Action item =
Please take the lines from the one holding "Foto di una" through the one holding "happy young woman" in the data below and copy them exactly.

Data to use =
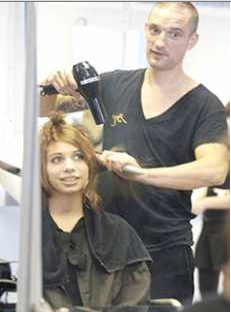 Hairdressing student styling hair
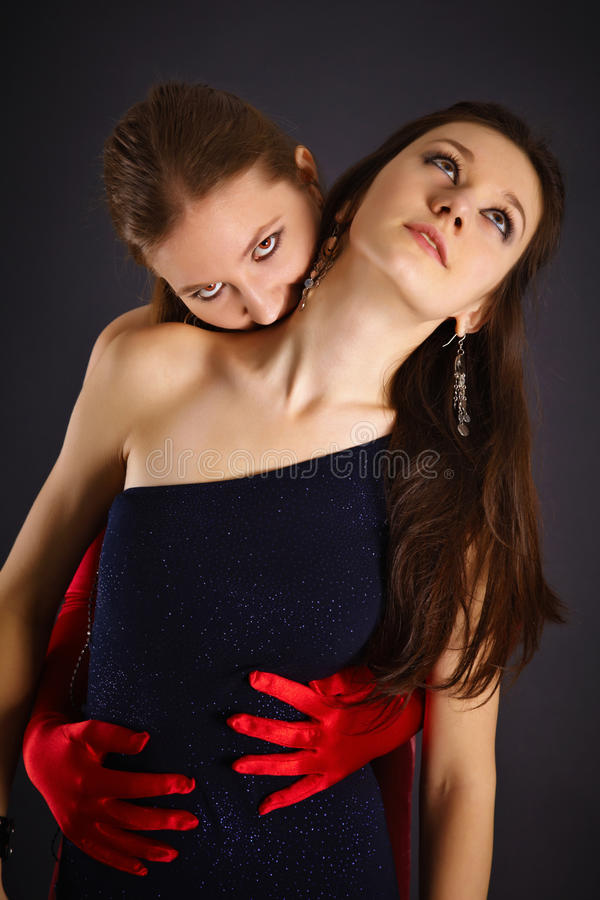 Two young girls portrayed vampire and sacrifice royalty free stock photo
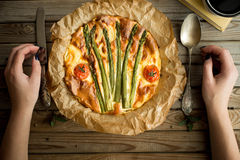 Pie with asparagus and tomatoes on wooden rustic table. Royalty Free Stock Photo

==

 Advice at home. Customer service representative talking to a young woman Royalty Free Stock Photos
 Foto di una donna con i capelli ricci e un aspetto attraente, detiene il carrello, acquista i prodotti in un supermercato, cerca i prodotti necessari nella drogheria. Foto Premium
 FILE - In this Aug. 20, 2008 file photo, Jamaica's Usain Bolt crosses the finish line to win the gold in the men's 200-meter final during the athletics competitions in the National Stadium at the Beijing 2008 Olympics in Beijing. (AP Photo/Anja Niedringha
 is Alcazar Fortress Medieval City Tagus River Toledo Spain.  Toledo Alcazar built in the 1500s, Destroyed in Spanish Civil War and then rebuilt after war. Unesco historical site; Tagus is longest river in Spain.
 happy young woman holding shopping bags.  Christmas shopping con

Answer section =
 Foto di una donna con i capelli ricci e un aspetto attraente, detiene il carrello, acquista i prodotti in un supermercato, cerca i prodotti necessari nella drogheria. Foto Premium
 FILE - In this Aug. 20, 2008 file photo, Jamaica's Usain Bolt crosses the finish line to win the gold in the men's 200-meter final during the athletics competitions in the National Stadium at the Beijing 2008 Olympics in Beijing. (AP Photo/Anja Niedringha
 is Alcazar Fortress Medieval City Tagus River Toledo Spain.  Toledo Alcazar built in the 1500s, Destroyed in Spanish Civil War and then rebuilt after war. Unesco historical site; Tagus is longest river in Spain.
 happy young woman holding shopping bags.  Christmas shopping con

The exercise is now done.